Novel CoronavirusSARS-COV-2, which led to coronavirus Disease 2019 (COVID-19), is now ona global rampage.Vaccines are an essential response that is urgently needed to contain the pandemic.There is currently no human vaccine against SARS-COV-2, but about 120 vaccine candidates are under development.
Sars-cov-2 and two other highly pathogenic viruses closely related to sarS-COV and MERs-CoV belong to the coronavirus genus of the Coronavirus family.Sars-cov-2 has a 30KB just, single-stranded RNA genome.Its nucleocapsid protein (N) and outer membrane consisting of membrane protein (M), envelope protein (E), and spike protein (S) envelops its genome.

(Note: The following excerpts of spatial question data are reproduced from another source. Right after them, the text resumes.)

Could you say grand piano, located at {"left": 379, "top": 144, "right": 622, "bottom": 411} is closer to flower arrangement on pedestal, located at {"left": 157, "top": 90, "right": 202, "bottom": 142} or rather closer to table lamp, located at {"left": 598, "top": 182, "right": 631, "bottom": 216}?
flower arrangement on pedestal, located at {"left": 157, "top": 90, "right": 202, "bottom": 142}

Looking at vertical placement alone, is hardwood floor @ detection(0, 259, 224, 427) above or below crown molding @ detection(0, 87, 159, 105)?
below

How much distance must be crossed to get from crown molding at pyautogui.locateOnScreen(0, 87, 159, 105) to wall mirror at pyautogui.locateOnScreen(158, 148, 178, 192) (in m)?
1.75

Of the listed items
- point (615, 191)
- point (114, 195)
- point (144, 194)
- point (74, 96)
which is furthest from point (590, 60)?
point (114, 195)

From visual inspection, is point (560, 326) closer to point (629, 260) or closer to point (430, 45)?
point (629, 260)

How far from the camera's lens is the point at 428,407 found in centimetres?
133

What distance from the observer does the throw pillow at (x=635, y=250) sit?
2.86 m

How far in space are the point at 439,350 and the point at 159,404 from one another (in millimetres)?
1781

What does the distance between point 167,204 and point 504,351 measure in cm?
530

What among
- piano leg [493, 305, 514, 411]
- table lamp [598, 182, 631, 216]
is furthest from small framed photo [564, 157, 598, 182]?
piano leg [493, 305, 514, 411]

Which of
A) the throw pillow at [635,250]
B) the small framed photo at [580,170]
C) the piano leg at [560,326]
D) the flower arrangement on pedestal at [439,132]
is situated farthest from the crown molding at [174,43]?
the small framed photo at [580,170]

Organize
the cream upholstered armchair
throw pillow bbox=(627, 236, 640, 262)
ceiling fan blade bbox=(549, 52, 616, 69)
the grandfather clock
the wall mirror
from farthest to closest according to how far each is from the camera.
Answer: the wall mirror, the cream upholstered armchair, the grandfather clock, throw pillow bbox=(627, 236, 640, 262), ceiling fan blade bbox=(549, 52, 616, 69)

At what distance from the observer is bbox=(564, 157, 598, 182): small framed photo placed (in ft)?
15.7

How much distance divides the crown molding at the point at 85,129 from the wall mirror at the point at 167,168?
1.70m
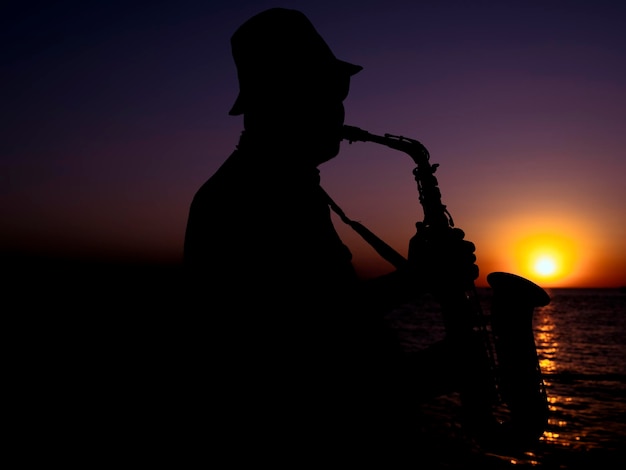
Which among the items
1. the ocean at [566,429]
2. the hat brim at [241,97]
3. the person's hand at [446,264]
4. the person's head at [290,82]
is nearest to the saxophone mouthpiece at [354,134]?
the person's hand at [446,264]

Like SARS-COV, THE S-protein of SARS-COV-2 binds to its common receptor, angiotensin-converting enzyme 2 (ACE2), through the receptor-binding domain (RBD), mediating the entry of the virus into host cells.Previously, scientists had demonstrated that THE RBD of SARS-COV and Mers-CoV contained major conformation-dependent neutralizing epitopes and could induce powerful neutralizing antibodies in immunized animals, making them promising targets for vaccine development.
Sars-cov-2 spike protein (S protein) variant D614G replaced the ancestral virus globally and within a few months reached a point of near immobilization.
In a new study from the university of Massachusetts medical school, Harvard University, the world's science and technology company and regeneration yuan pharmaceutical researchers found D614G in human lung, colon cells and through the ectopic expression of human ACE2 or from a variety of mammals (including Chinese chrysanthemum bat and the malayan pangolin) of ACE2 homologue allow cells infected by the virus, virus is more infectious than its ancestors.The relevant research results were published online at Cell on September 15, 2020, in a paper entitled "Structural and Functional Analysis of the D614G SARS-COv-2 Spike Protein Variant".
D614G did not change the synthesis, processing, or integration of S protein into SARS-COV-2 virus particles, but due to the rapid dissociation rate, D614G had a decreased affinity for ACE2.
The evaluation of the trimer of S protein by cryogenic electron microscopy showed that D614G destroyed the contact between the protomer of S protein, so that the conformation of S protein turned to the state capable of binding ACE2, which was considered as the way for the fusion of virus particles with the target cell membrane.Consistent with this more open conformation, the neutralizing power of antibodies targeting the S protein receptor binding domain (RBD) is not diminished.